EXERCISE PROMPT: Copy the records word for word, starting at the line that contains "Which among" and continuing through the end of the records, with both ends included.

Dataset rows:

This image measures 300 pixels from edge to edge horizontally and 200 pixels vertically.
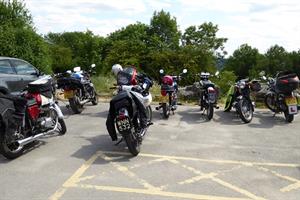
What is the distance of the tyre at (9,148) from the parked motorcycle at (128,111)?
1477 millimetres

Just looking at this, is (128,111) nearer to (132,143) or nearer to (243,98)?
(132,143)

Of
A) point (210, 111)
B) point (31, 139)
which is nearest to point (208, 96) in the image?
point (210, 111)

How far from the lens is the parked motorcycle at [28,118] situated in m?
6.28

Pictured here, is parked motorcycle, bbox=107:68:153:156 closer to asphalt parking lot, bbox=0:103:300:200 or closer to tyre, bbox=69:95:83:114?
asphalt parking lot, bbox=0:103:300:200

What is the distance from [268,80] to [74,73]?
16.9 feet

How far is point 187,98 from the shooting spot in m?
13.7

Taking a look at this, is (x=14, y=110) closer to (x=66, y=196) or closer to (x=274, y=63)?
(x=66, y=196)

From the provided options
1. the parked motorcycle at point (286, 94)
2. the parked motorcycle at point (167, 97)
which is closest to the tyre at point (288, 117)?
the parked motorcycle at point (286, 94)

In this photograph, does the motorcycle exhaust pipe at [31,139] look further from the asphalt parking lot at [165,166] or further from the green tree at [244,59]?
the green tree at [244,59]

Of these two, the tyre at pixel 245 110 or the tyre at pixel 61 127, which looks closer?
the tyre at pixel 61 127

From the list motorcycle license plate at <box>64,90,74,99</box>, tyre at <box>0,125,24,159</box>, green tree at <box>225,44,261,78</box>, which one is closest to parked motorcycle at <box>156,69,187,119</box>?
motorcycle license plate at <box>64,90,74,99</box>

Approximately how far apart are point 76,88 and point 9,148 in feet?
14.5

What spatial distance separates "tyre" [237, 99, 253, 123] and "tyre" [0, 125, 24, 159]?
5.19 m

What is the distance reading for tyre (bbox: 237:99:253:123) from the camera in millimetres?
9797
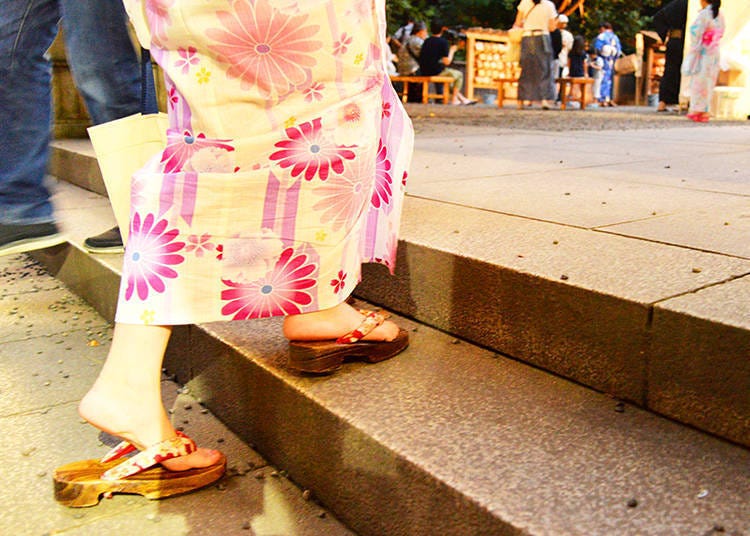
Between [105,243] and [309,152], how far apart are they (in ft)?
5.51

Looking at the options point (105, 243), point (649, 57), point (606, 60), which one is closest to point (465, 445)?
point (105, 243)

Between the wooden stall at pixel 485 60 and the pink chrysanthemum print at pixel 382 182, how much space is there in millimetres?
17052

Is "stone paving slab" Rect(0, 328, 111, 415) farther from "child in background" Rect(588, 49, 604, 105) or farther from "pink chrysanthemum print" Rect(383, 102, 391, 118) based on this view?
"child in background" Rect(588, 49, 604, 105)

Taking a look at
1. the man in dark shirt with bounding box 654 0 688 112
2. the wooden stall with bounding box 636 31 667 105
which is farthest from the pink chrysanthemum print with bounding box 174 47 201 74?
the wooden stall with bounding box 636 31 667 105

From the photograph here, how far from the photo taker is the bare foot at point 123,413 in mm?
1649

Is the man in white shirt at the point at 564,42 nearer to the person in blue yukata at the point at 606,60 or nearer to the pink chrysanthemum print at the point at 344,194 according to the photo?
the person in blue yukata at the point at 606,60

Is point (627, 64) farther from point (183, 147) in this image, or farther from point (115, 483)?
point (115, 483)

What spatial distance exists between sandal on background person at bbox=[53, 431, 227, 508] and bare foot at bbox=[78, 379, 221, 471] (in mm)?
38

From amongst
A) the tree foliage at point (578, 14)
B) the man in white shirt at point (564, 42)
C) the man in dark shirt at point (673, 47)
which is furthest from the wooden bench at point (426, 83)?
the tree foliage at point (578, 14)

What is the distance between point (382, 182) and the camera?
197 cm

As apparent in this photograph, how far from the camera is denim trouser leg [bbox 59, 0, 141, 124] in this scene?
2604 mm

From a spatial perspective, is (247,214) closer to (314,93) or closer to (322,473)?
(314,93)

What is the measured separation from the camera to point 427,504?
142cm

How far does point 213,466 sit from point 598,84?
683 inches
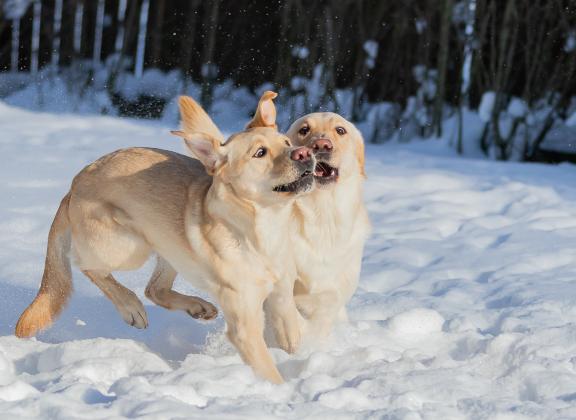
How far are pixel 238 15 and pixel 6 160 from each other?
443 cm

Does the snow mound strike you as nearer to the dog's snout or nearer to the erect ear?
the dog's snout

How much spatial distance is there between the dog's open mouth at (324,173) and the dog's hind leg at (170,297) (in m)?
0.87

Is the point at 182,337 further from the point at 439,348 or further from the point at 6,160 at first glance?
the point at 6,160

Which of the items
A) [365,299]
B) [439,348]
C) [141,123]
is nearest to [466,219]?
[365,299]

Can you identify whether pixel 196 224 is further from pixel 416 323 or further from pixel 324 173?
pixel 416 323

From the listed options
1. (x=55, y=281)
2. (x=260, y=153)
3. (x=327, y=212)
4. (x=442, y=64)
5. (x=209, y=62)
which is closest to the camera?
(x=260, y=153)

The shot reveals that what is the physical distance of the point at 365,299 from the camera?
5.27m

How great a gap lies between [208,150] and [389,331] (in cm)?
130

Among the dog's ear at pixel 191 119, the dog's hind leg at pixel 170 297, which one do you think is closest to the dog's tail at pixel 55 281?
the dog's hind leg at pixel 170 297

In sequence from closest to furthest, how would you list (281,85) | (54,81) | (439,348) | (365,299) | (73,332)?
1. (439,348)
2. (73,332)
3. (365,299)
4. (281,85)
5. (54,81)

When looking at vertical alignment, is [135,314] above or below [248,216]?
below

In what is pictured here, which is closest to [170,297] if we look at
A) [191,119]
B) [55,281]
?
[55,281]

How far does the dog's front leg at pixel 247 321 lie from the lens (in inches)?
153

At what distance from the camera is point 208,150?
12.9 feet
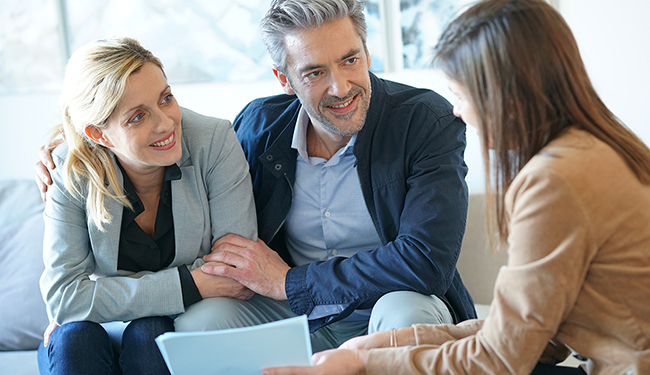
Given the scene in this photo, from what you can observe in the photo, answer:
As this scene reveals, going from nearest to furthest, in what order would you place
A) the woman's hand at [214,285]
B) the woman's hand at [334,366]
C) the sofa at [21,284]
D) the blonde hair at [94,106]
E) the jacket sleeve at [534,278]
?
the jacket sleeve at [534,278] < the woman's hand at [334,366] < the blonde hair at [94,106] < the woman's hand at [214,285] < the sofa at [21,284]

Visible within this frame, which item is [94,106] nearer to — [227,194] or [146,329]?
[227,194]

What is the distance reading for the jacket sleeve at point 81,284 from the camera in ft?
4.88

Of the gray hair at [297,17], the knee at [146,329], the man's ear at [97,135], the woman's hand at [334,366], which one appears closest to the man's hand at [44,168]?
the man's ear at [97,135]

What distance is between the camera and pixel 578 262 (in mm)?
854

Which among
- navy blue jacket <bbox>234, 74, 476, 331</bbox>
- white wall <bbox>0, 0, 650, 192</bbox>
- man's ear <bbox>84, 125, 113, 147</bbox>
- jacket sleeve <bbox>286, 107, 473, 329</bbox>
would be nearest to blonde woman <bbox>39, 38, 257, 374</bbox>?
man's ear <bbox>84, 125, 113, 147</bbox>

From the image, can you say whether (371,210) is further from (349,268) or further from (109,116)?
(109,116)

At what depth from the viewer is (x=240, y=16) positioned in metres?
2.36

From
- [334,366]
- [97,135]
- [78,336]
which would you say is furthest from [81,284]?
[334,366]

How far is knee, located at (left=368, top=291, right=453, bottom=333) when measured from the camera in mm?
1331

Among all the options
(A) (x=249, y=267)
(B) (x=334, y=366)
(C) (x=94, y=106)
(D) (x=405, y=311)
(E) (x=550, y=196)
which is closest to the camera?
(E) (x=550, y=196)

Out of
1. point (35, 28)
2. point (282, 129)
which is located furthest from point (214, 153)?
point (35, 28)

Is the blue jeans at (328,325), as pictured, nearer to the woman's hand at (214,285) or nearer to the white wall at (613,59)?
the woman's hand at (214,285)

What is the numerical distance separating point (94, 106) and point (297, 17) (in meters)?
0.56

TASK RESPONSE:
Which among
- navy blue jacket <bbox>234, 74, 476, 331</bbox>
- white wall <bbox>0, 0, 650, 192</bbox>
- man's ear <bbox>84, 125, 113, 147</bbox>
- jacket sleeve <bbox>286, 107, 473, 329</bbox>
would be nearest to blonde woman <bbox>39, 38, 257, 374</bbox>?
man's ear <bbox>84, 125, 113, 147</bbox>

From the image, can you say whether (371,210) is further from (349,268) or further from (109,116)?
(109,116)

At what depth from the viewer is (x=240, y=16) positioned in metres?
2.36

From
- [334,366]
- [97,135]
- [78,336]
which would you say is furthest from [81,284]?
[334,366]

How far is knee, located at (left=368, top=291, right=453, bottom=333) when measured from the camera in mm?
1331

Among all the options
(A) (x=249, y=267)
(B) (x=334, y=366)
(C) (x=94, y=106)
(D) (x=405, y=311)
(E) (x=550, y=196)
which is closest to the camera?
(E) (x=550, y=196)

Out of
1. point (35, 28)
2. point (282, 129)
which is located furthest from point (214, 153)?
point (35, 28)

Is the blue jeans at (328,325), as pictured, nearer to the woman's hand at (214,285) or nearer to the white wall at (613,59)?
the woman's hand at (214,285)

What is the numerical distance separating point (94, 106) and point (297, 17) (in meters)?
0.56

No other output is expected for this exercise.